### EXERCISE INSTRUCTIONS
Starting at the line that contains "Examining this picture, taking a look at", print every remaining line of the entries, unchanged, and output nothing more.

===== SOURCE MATERIAL

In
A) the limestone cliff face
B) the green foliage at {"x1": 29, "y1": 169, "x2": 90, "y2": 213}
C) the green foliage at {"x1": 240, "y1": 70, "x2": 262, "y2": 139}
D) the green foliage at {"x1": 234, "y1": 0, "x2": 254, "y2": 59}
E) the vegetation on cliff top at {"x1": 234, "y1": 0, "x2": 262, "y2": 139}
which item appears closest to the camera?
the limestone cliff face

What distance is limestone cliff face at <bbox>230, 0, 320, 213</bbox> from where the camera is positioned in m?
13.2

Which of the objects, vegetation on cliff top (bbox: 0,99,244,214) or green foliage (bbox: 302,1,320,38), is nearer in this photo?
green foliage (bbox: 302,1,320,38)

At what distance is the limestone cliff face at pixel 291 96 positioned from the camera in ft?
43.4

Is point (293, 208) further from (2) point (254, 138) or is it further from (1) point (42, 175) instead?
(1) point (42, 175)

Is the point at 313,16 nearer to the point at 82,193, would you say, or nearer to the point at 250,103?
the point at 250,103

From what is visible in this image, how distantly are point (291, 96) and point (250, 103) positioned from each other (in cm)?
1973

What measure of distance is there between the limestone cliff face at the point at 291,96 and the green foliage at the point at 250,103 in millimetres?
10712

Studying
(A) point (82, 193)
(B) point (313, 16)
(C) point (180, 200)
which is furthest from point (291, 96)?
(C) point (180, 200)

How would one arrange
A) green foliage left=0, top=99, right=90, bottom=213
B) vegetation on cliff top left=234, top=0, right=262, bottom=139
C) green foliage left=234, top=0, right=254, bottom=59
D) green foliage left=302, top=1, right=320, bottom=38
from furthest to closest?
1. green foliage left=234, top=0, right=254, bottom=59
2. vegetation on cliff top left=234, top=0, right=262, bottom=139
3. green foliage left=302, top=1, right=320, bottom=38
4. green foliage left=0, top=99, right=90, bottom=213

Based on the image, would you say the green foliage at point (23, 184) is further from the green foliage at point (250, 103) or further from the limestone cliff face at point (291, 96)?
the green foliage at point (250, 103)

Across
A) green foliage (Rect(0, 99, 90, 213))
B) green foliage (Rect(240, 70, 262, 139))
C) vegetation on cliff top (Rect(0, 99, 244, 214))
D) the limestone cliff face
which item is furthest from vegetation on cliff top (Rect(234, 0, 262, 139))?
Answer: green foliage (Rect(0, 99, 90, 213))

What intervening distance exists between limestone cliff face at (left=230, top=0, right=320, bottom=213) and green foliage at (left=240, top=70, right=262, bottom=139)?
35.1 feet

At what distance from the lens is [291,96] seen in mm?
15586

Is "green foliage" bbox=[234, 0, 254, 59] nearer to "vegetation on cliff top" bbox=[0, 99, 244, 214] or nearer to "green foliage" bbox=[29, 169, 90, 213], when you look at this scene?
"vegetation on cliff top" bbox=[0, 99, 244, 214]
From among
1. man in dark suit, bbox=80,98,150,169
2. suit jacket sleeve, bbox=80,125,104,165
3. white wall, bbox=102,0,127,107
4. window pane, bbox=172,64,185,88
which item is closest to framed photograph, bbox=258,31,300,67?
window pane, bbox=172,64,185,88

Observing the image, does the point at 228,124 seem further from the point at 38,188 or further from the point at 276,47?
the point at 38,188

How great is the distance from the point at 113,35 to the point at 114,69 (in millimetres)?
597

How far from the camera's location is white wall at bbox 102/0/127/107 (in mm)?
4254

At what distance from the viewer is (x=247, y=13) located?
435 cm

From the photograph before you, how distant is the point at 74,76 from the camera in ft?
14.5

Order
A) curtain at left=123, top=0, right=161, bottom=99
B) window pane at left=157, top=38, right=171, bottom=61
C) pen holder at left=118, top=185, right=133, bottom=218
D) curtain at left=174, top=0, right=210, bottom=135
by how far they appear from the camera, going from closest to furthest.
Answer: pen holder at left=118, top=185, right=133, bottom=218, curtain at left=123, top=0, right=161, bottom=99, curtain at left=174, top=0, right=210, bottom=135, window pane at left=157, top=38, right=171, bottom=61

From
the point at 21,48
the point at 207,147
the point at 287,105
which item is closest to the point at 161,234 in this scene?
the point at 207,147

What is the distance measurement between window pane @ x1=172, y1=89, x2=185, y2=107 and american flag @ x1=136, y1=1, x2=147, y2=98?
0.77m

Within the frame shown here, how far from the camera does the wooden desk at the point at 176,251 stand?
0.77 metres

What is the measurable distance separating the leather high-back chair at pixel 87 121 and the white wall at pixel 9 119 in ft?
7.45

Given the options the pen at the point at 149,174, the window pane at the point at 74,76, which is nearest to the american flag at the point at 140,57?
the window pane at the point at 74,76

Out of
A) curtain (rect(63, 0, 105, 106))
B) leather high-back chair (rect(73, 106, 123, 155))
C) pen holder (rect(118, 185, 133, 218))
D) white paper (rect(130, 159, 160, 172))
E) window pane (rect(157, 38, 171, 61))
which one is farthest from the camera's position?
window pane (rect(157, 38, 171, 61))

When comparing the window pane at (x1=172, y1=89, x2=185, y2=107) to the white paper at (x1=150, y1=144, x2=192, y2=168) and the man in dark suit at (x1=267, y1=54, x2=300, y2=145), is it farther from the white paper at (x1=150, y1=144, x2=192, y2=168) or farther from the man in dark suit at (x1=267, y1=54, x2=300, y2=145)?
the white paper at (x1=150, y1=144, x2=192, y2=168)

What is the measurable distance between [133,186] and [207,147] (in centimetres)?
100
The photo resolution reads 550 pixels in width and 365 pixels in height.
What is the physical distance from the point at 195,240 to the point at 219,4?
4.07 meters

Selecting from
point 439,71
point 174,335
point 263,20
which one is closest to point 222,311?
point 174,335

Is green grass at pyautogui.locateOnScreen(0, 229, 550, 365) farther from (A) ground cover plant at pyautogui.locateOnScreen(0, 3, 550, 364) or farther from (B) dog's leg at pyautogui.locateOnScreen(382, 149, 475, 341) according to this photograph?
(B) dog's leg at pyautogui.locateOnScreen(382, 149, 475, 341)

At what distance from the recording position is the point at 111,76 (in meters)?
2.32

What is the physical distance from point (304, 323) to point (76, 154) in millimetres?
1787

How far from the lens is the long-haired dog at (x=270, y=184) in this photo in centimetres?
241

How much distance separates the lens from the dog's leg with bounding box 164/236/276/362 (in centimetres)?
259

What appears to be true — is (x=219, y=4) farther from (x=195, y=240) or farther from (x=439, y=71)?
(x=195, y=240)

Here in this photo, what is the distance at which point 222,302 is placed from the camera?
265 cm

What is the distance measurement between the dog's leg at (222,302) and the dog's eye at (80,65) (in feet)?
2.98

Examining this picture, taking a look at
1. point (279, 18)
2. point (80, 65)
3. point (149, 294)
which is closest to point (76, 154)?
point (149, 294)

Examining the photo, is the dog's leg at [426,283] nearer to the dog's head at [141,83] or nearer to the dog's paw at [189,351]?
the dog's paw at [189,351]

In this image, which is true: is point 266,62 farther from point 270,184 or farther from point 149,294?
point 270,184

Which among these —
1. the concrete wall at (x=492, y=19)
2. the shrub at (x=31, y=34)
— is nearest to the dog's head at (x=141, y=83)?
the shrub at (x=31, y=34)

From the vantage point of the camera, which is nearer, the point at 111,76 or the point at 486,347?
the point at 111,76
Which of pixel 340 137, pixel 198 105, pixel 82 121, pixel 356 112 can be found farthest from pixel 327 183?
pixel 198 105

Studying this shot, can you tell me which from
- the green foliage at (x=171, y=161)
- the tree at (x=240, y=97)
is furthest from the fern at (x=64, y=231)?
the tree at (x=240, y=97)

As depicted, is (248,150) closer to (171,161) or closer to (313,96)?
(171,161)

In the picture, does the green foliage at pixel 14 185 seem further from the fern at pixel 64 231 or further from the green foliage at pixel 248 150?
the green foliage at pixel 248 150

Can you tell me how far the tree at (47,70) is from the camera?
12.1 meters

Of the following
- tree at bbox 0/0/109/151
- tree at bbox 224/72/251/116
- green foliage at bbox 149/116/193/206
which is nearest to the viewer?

==========

### SOLUTION FOR THIS TASK
Examining this picture, taking a look at
1. point (279, 18)
2. point (80, 65)
3. point (149, 294)
which is closest to point (76, 154)?
point (149, 294)

Examining the photo, is the dog's leg at [426,283] nearer to the dog's head at [141,83] or nearer to the dog's paw at [189,351]?
the dog's paw at [189,351]

In this image, which is true: is point 266,62 farther from point 270,184 or farther from point 149,294?
point 270,184

Which among these —
1. the concrete wall at (x=492, y=19)
2. the shrub at (x=31, y=34)
— is nearest to the dog's head at (x=141, y=83)?
the shrub at (x=31, y=34)

From the vantage point of the camera, which is nearer, the point at 111,76 or the point at 486,347?
the point at 111,76
Which of pixel 340 137, pixel 198 105, pixel 82 121, pixel 356 112 can be found farthest from pixel 327 183?
pixel 198 105

Studying this shot, can you tell me which from
- the green foliage at (x=171, y=161)
- the tree at (x=240, y=97)
is furthest from the fern at (x=64, y=231)?
the tree at (x=240, y=97)

As depicted, is (248,150) closer to (171,161) or closer to (313,96)?
(171,161)

In the picture, does the green foliage at pixel 14 185 seem further from the fern at pixel 64 231 or further from the green foliage at pixel 248 150?
the green foliage at pixel 248 150

Can you tell me how far the tree at (47,70) is from the camera?
12.1 meters

Of the following
- tree at bbox 0/0/109/151
- tree at bbox 224/72/251/116
- green foliage at bbox 149/116/193/206
which is nearest to the viewer?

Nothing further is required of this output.